Exercise brief:
Without any of the pictures, set down the data below exactly.

Data shown:
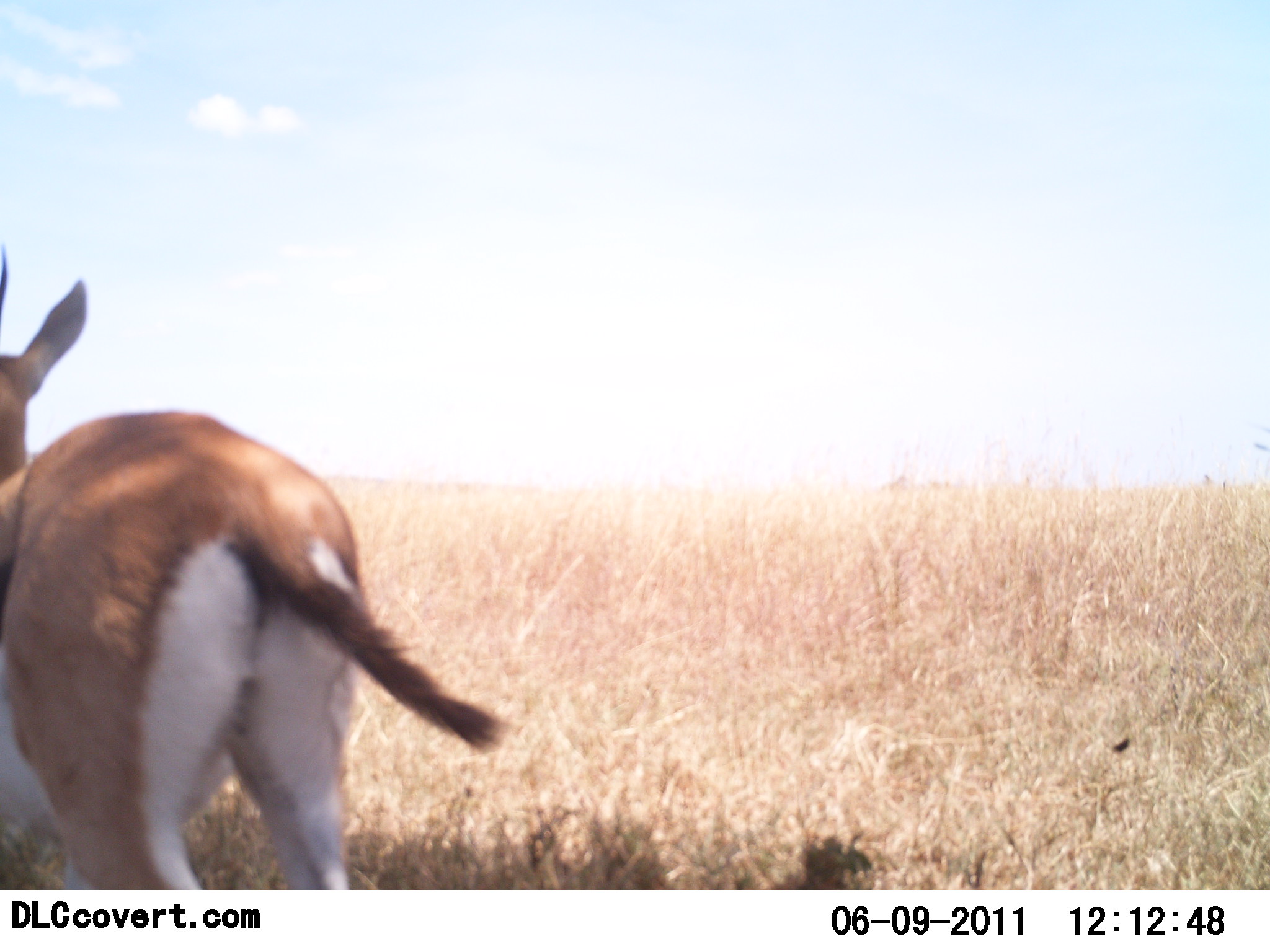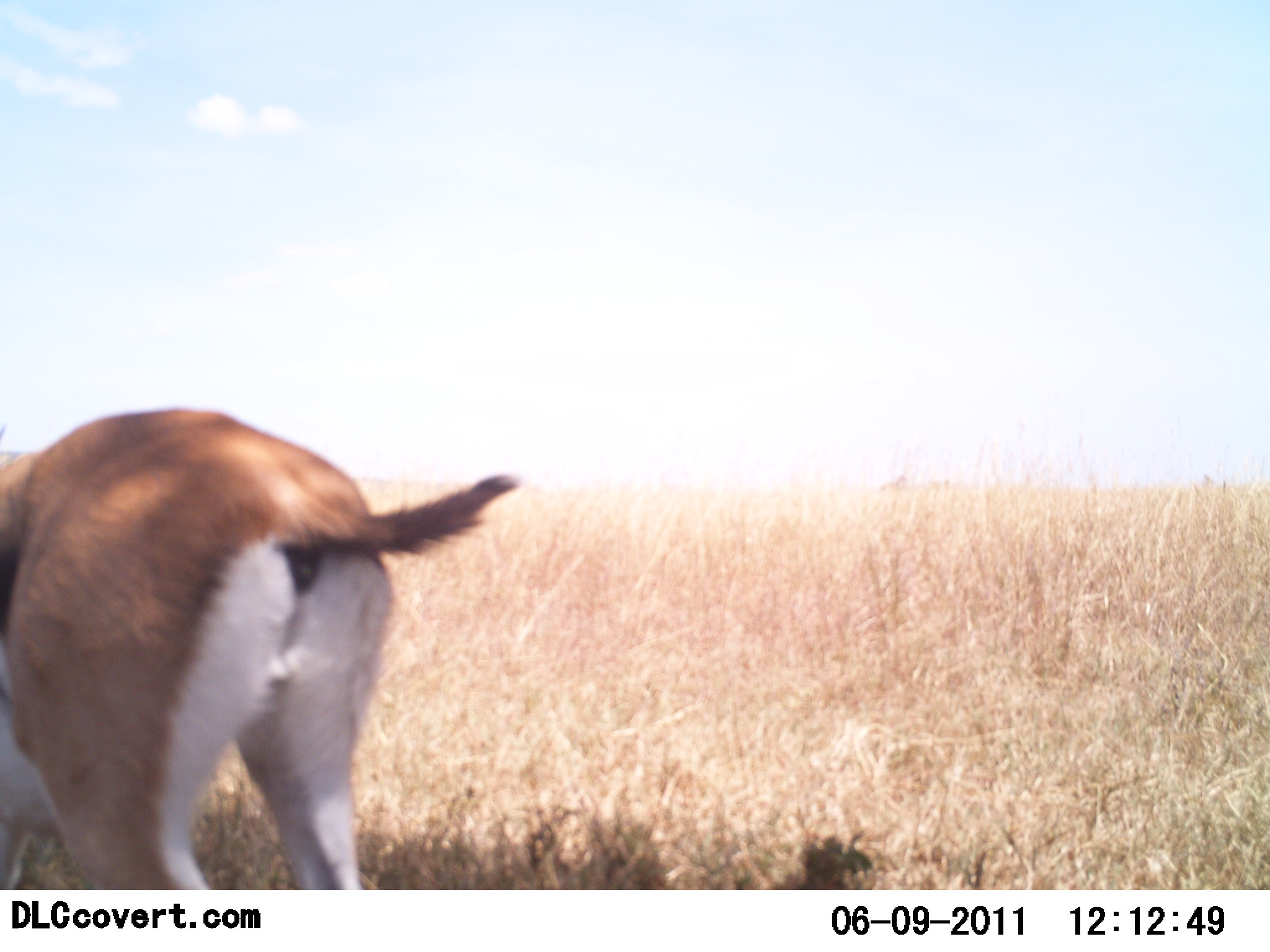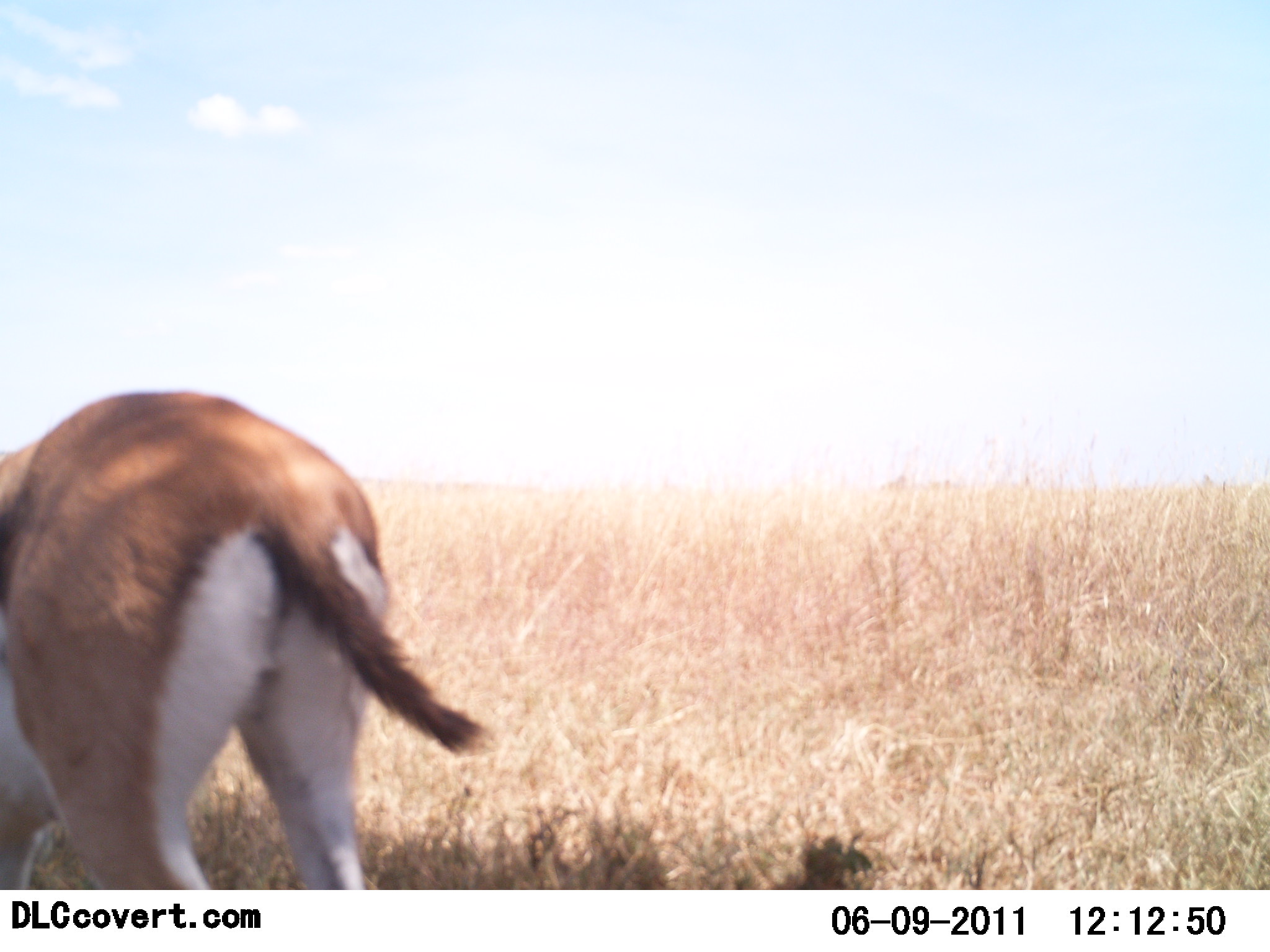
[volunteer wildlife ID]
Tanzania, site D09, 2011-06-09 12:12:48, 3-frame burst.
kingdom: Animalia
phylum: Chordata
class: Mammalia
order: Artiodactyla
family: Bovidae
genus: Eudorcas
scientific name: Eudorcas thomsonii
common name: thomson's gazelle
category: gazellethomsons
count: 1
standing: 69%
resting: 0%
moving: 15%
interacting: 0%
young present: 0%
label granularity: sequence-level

Exercise solution:
[volunteer wildlife ID]
Tanzania, site D09, 2011-06-09 12:12:48, 3-frame burst.
kingdom: Animalia
phylum: Chordata
class: Mammalia
order: Artiodactyla
family: Bovidae
genus: Eudorcas
scientific name: Eudorcas thomsonii
common name: thomson's gazelle
category: gazellethomsons
count: 1
standing: 69%
resting: 0%
moving: 15%
interacting: 0%
young present: 0%
label granularity: sequence-level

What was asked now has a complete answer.